Selected passage:
================
Well, you might want to adjust this "explanation" of the "right hand rule." The only "right hand rule" I ever learned was to obtain the field around a current carrying wire or get the direction of the cross product and stuff like that. Actually, here is a nice page summing up a lot of "right hand rules."
But let us deduce some what you wrote:
- When the current goes through some conductor so far so fine
- at some other "angle" than the force free one HUH? What exactly does "force free" mean? It is a specific qualification in plasma physics. I basically means that, in the limit of negligible plasma pressure the equation JxB=0 holds, which means that the current is flowing along the magnetic field and one can write that μ0J= αB. In the case of zero current, this means that the magnetic field is a potential field B=grad(φ). And if the current is non-zere then we have curl(B) = αB and what then happens is whether α is a constant or a function of space. If it is a constant one deduces a Helmholtz equation for the magnetic field -▼2B = α2B
- so that you have a curl component. I don't know what that means, curl of what? I guess the magnetic field, but there is always a curl of the magnetic field, also in a force free setting as we see in the point above.
- Mostly applied to wire but flux tubes with helicity have this curl component. So, I guess you mean "twist" with "curl" and you mean "twist" with "helicity," because helicity is defined as the volume integral of the vector potential A dotted into the magnetic fiedl B.
================
Provided material:
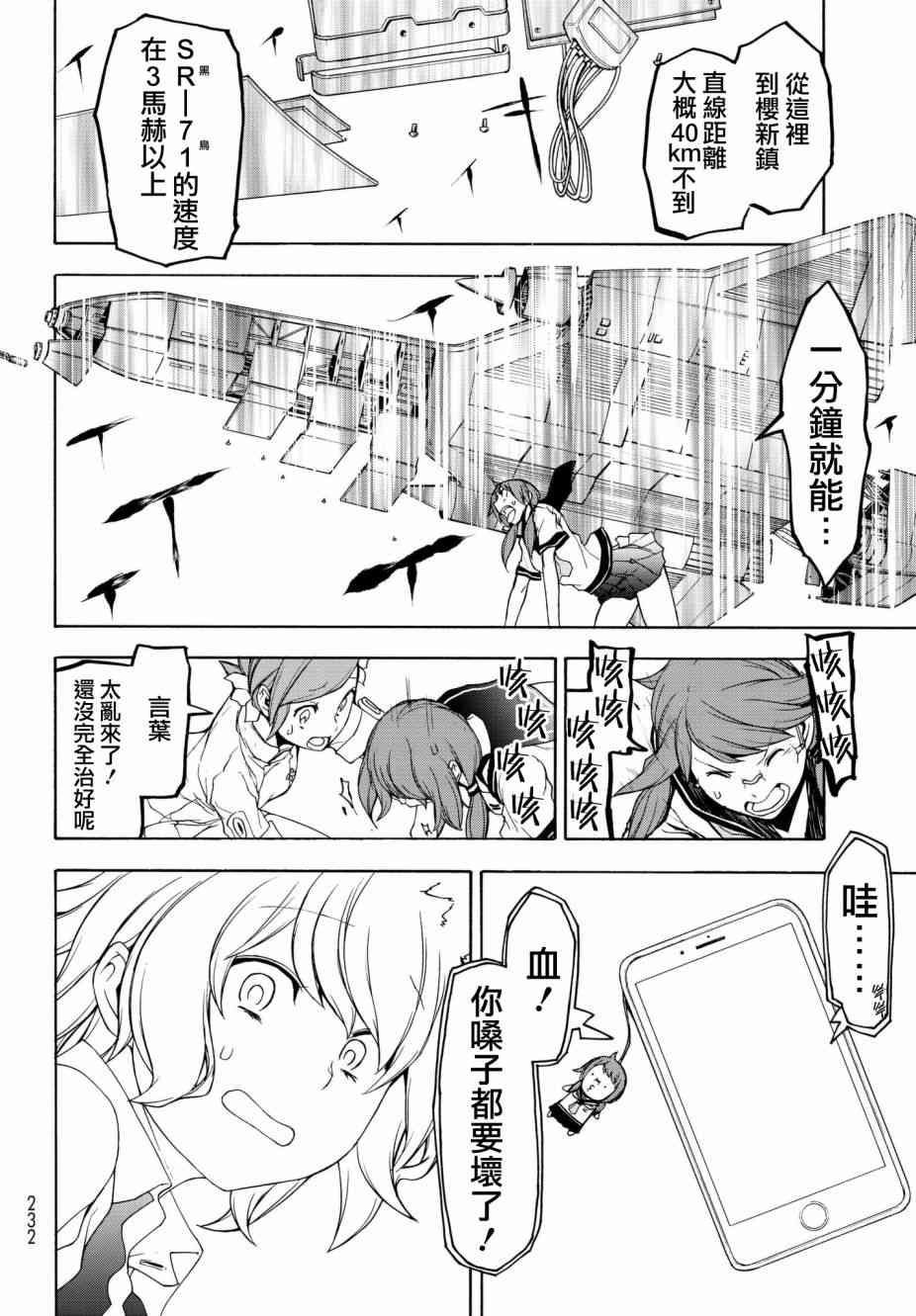 134话21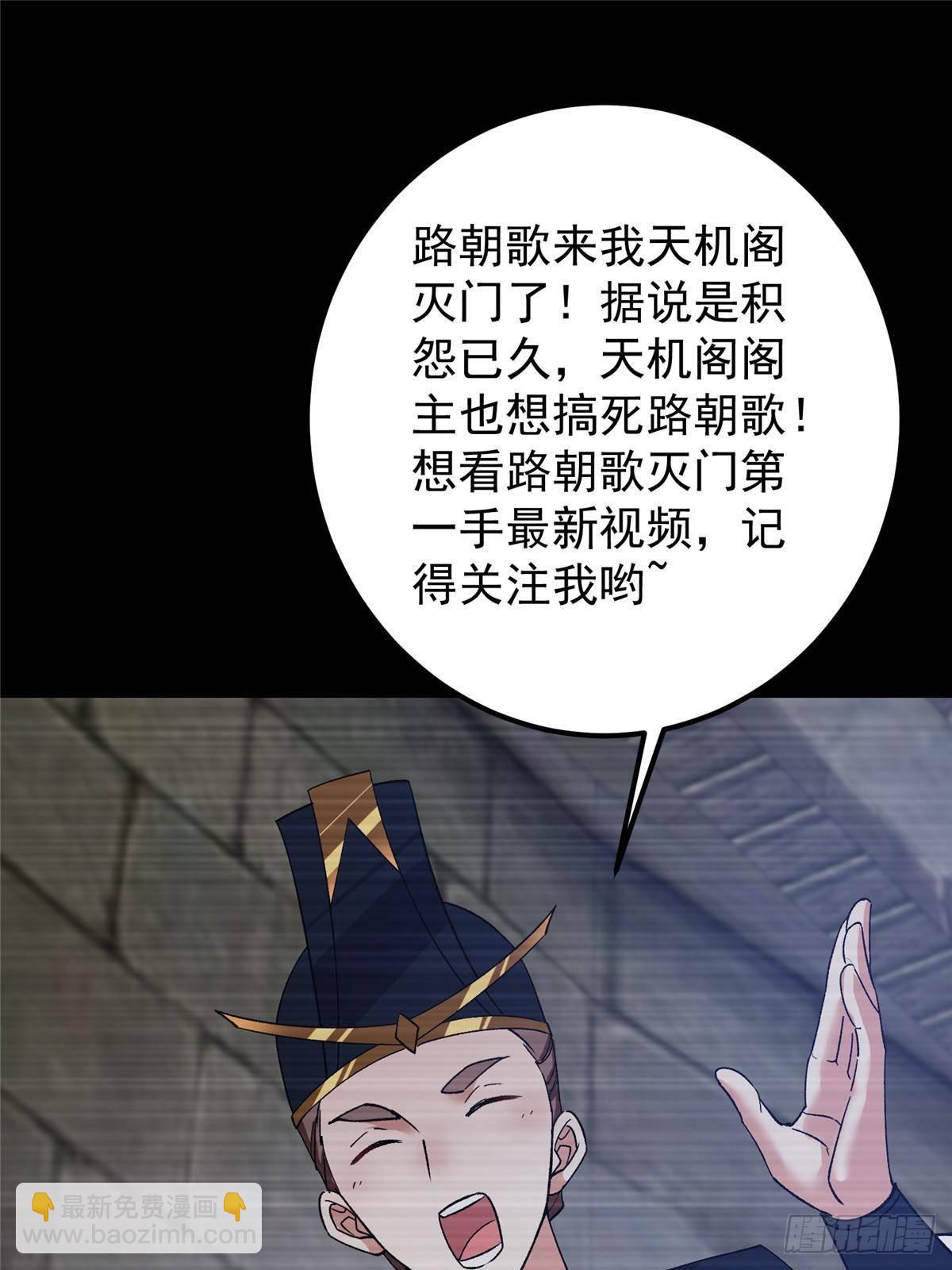 373 弱者的性命就该被拿捏？18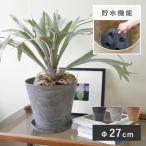  цветочный горшок легкий искусство Stone KONI kM27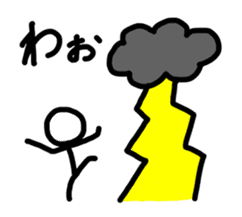 A stick person's life sticker #1968441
================
About this exercise:
Answer these about the post on the right hand rule:
1. What two uses of the "right hand rule" had the writer learned?
2. According to the post, what equation holds in a force-free field when plasma pressure is negligible?
3. How does the post define helicity?

Reply to the exercise:
1. To get the field around a wire carrying a current, or the direction of the cross product.
2. JxB=0
3. As the volume integral of the vector potential A dotted into the magnetic field B.